# Washing up bowl



## Deleted member 12051 (Sep 3, 2011)

Does anyone know of a suppler to locate a very small rectangular washing up bowl for my Hymer B694. Dimensions approx 24cm x 33cm. It has to be this size in order to close the lid that covers the sink. Any alternative suggestions would greatly be appreciated. Patricia


----------



## Squibby (Sep 3, 2011)

Try your local caravan suppliers they shoud have some thing that will fit your needs, you will also need to make a note of the depth of the bowl or you may get one that is too tall and still not be able to close the sink lid.

Squibby.


----------



## suej (Sep 3, 2011)

I use a washing up bowl that can't live in the sink coz of the lid... i just put it in the wardrobe when it's not in use.  Anything smaller than a normal size bowl and I'd have water all over the place!  Try a camping/caravan shop they might have smaller bowls.
Sue


----------



## Deleted member 12051 (Sep 3, 2011)

*Washing bowl*

Many thanks Squibby and SueJ for your advise. Never thought of the depth but will make a note of that too. I have tried caravan accessory shops in Scotland to no avail

SueJ I've tried the smallest washing up bowl I could find but can't get it to balance in the sink.
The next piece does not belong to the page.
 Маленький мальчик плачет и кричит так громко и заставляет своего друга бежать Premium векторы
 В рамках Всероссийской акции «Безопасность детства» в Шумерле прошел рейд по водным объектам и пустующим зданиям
With it being a 
Hymer B694 I have 2 sinks and I have tried washing up on top of the sink but water runs over everywhere.

Patricia


----------



## nessalz (Sep 3, 2011)

hi, give it a shot on the old ebay.......


----------



## kangooroo (Sep 3, 2011)

I have a very small sink in my van.  How about buying a plastic sandwich box instead?  Some of these are quite large and could be perfect for the job!


----------



## Deleted member 12051 (Sep 3, 2011)

Hi Kangaroo

Just been to both my supermarkets to get a container - either to small or large. Anyway I bought one of those kids bucket type with two handles (probably used for toy cars etc) that i'm sure i can squash to shape in the sink until I can get a proper one.

Great site love the help all our fellow campers reply too

Patricia


----------



## Deleted member 12051 (Sep 3, 2011)

Hi Nessalz

Just been on good ol ebay and found a company WOWESTORES Medium Plastic Washing Up Bowl WE183076 #140509811291
who has a near enough size although it measures 1cm larger. sent a message to see if it tapers in to base then If so I could make it fit - crossing my fingers and toes.

many thanks to you all

Patricia


----------



## Mastodon (Sep 3, 2011)

Ortleib make a folding washing up bowl in 3 sizes. Been using one for about 18 years and still going strong Ortlieb Medium Folding Bowl > Nomad Adventure Travel the medium is about 220mm square.


----------



## Deleted member 12051 (Sep 4, 2011)

Thank you Mastadon - it looks brill and sturdy. No mention of dimensions but I'll contact them tomorrow as it's rectangular I need. Patricia


----------



## Mastodon (Sep 4, 2011)

Small bowl uses less water.It's also handy to cart stuff to a washing area and other similar jobs.  I use one on the worktop so it's at a decent height, I put the wet stuff in the sink to drain. If you've got the big one you can stand in it to have a shower.


----------



## wolfie69 (Sep 5, 2011)

Hi

I got a small bowl from a Market Stall - fitted the sink, and managed to close the lid. But it was too small to wash up in.

Now use two bigger bowls - one to wash up in and one to put the wet pots in.

I just dont shut the lid, or if we have too, we  put the bowls in shower.

These also double up as - laundry bowls and we have even emptied the grey water tank with them.

Down as one of our best buys.

Cheers
Matthew


----------



## Deleted member 12051 (Sep 5, 2011)

[No message]


----------



## Deleted member 12051 (Sep 5, 2011)

Hi Mastadon

Rang them today dimensions too big but I liked the product. Would be ideal for others that are sourcing an alternative - oh for a larger sink
Patricia


----------



## seagull (Sep 5, 2011)

rottytara2004 said:


> Does anyone know of a suppler to locate a very small rectangular washing up bowl for my Hymer B694. Dimensions approx 24cm x 33cm. It has to be this size in order to close the lid that covers the sink. Any alternative suggestions would greatly be appreciated. Patricia


 
I did find a shallow circular washing up bowl online.  Sorry I cannot remember the site, but  a search may find the rectangular shallow bowl that you need. 
You could consider a collapsible pet water bowl that would fold down, although these would usually be circular.


----------